Perhaps I need to preface, I really feel let down by music this year. Things that have been exciting most of my lovely music freaks, did not ring my bell this year. I’m not sure why. Have I narrowed my musical preferences? I surely hope not. Is this what happens when you get old? I know instinctively that can’t be true. I guess I have to chalk it up to a bad year for my ears, and that’s more true than told. I have been living with ringing in my ears for almost two months now. Tinnitus settling in. Sigh, best just to distract myself and  move on to the good stuff… the good music I did listen to this year. No list, some songs, some albums, all stuff I loved.

Rachael Yamagata: “Starlight”

I heard this song a few months back on Paste Magazine’s m-player. Her voice reminding me of Johnette Napalitano had me rushing out to by the CD and checking out when she played next. After listening to her album a few times, it didn’t catch me like I had hoped. When she came to the Casbah, I decided to pass and I’m still ok with that decision.

The Head and the Heart: “Lost in My Mind”

I really wish I took the time to see these guys when they were in town.  This song tugs at my own heart, reminding me of the hard work my grandfather did to get my family where it is today. Perfect song to truly get “Lost in your Mind.”

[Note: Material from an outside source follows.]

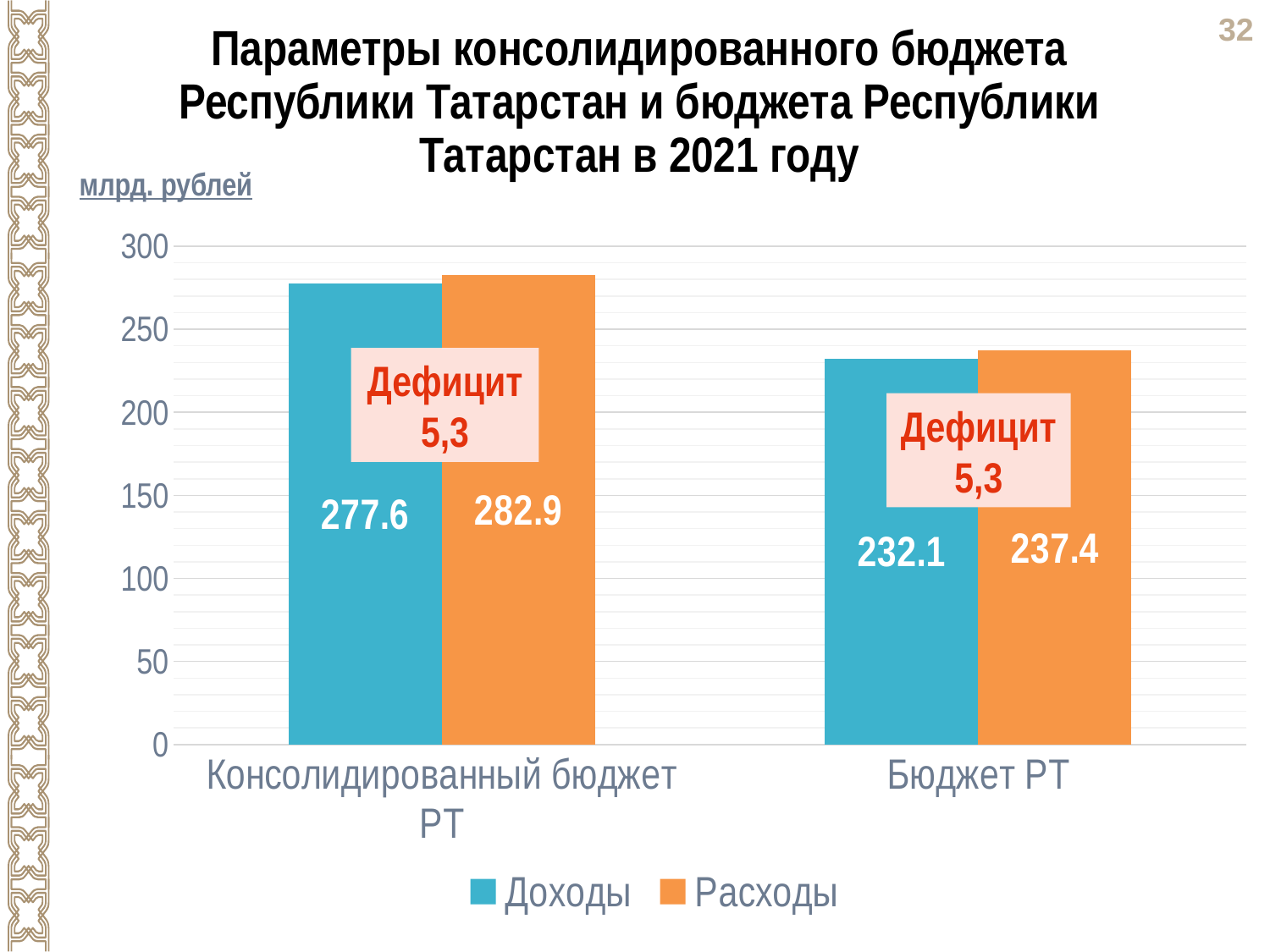
Which bar is the lowest on the chart? Доходы for Бюджет РТ How many categories are shown on the x axis? 2 What is the value of Доходы for Консолидированный бюджет РТ? 277.6 What is the difference between Доходы for Консолидированный бюджет РТ and Доходы for Бюджет РТ? 45.5 What kind of chart is shown on the slide? Bar chart How many series does the legend list? 2 What is the value of Расходы for Бюджет РТ? 237.4 Which bar is the highest on the chart? Расходы for Консолидированный бюджет РТ What is the value of Расходы for Консолидированный бюджет РТ? 282.9 What is the value of Доходы for Бюджет РТ? 232.1 What is the difference between Расходы and Доходы for Консолидированный бюджет РТ? 5.3 Which is larger for Бюджет РТ: Доходы or Расходы? Расходы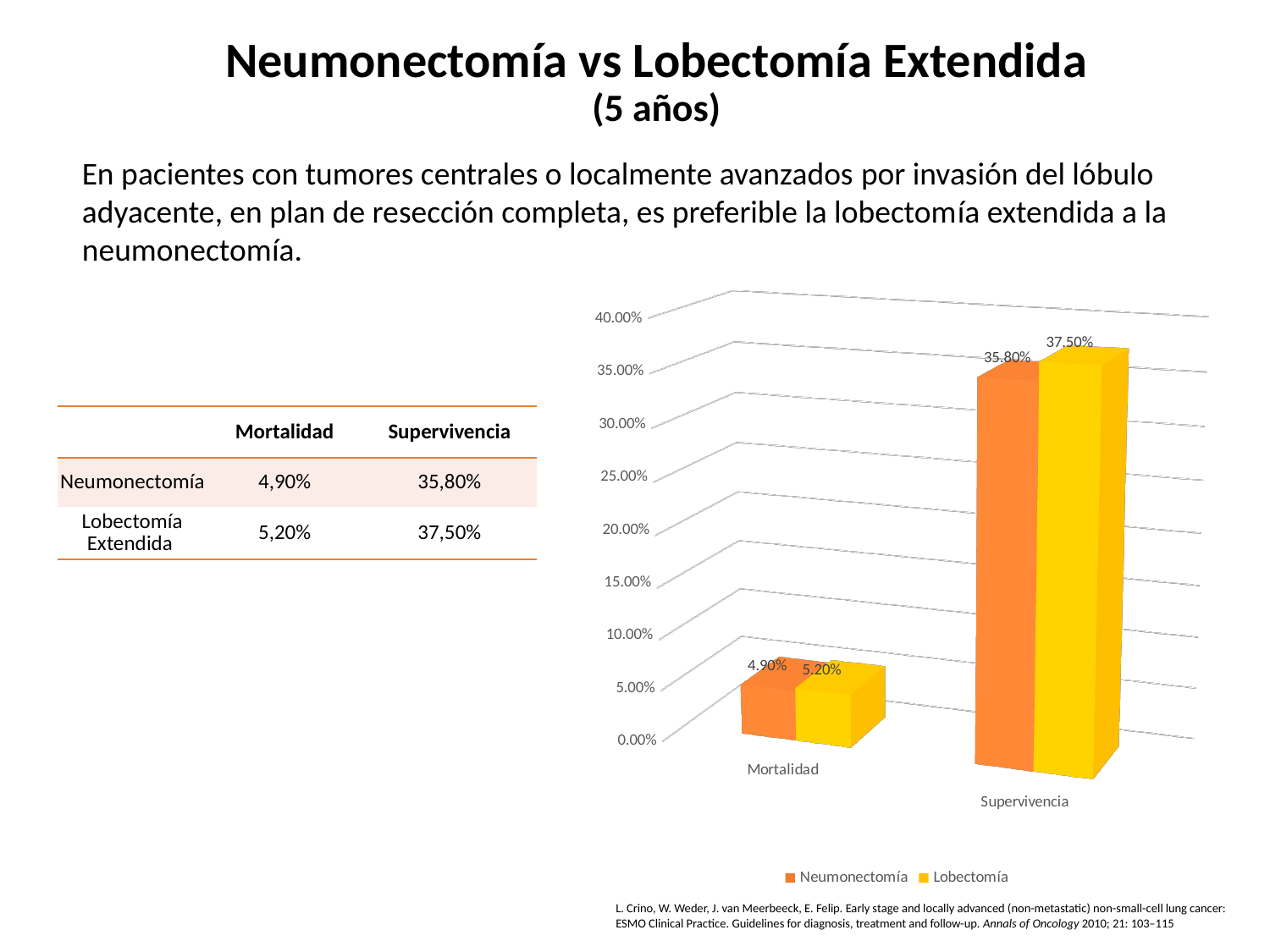
What is the value for Lobectomía in the Mortalidad category? 5.20% What is the value for Neumonectomía in the Supervivencia category? 35.80% Which colour represents the Lobectomía series in the chart? Yellow Which series has the higher value in the Supervivencia category? Lobectomía What is the difference between the Lobectomía and Neumonectomía values in the Supervivencia category? 1.70% What is the difference between the Lobectomía and Neumonectomía values in the Mortalidad category? 0.30% What kind of chart is shown on the slide? Bar chart How many series does the chart legend list? 2 What is the value for Lobectomía in the Supervivencia category? 37.50% How many categories are shown on the x axis of the chart? 2 Is the Neumonectomía value for Supervivencia greater or less than 30.00%? greater What is the value for Neumonectomía in the Mortalidad category? 4.90%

Maren Parusel: Artificial Gardens

I had the chance to catch Maren at several venues this year and was pleasantly surprised when I heard her album, as I always am when an album lives up to or surpasses a live performance. I feel her music is somewhere between The Sundays and Metric. She is local so go see her perform or hit up M-Theory for her record.

The Beach Boys: Smile Sessions

I’m a sucker for Brian Wilson. This is one more open door into his psyche. Comparing Brian Wilson’s Smile versus The Beach Boys’ Smile will now be one of those music geek convos similar to movie nerds’ comparing the various directors’ takes on Batman.  BTW… Love this animated video. Even though it was made recently, you could totally see it being made in 1967, when the Smile album was originally intended for release.

The Belle Brigade: “Losers”

This song is super catchy and made me by the album, but only last night so I haven’t given the album a good listen.  This music video doesn’t give me the same empowerment as I feel just listening the the song, but maybe it will for you… just imagine the dogs don’t stop running after the car and have a better life abandoned in the middle of nowhere. Sorry, still not doing it.

Foo Fighters: “The Rope”

I’m glad that this song was the radio hit. The drums hitting at off times and the song broken into distinct sections just rub me the right way every time. We have the album and I like most of what I hear, but this song feels miles above the rest. P.S. from this point on I will never, ever miss a Foo Fighter’s show. I have such a great time and endless energy when they hit the stage. Their live concerts are up there with The Rolling Stones and Rush: timeless and I can totally imagine David Grohl and Pat Smear in their 70’s rocking out.


After taking a recent listen to some of the Paste top 50, I have some listening to do in 2012.  I’m especially intrigued by Beirut, Seryn and Tom Waits new album (I just bought the Tom Waits and Beirut albums last night at M-Theory). Next up, tackling Pitchfork‘s top songs and albums released this week. There is hope for me yet finding the needles in the haystack of sound.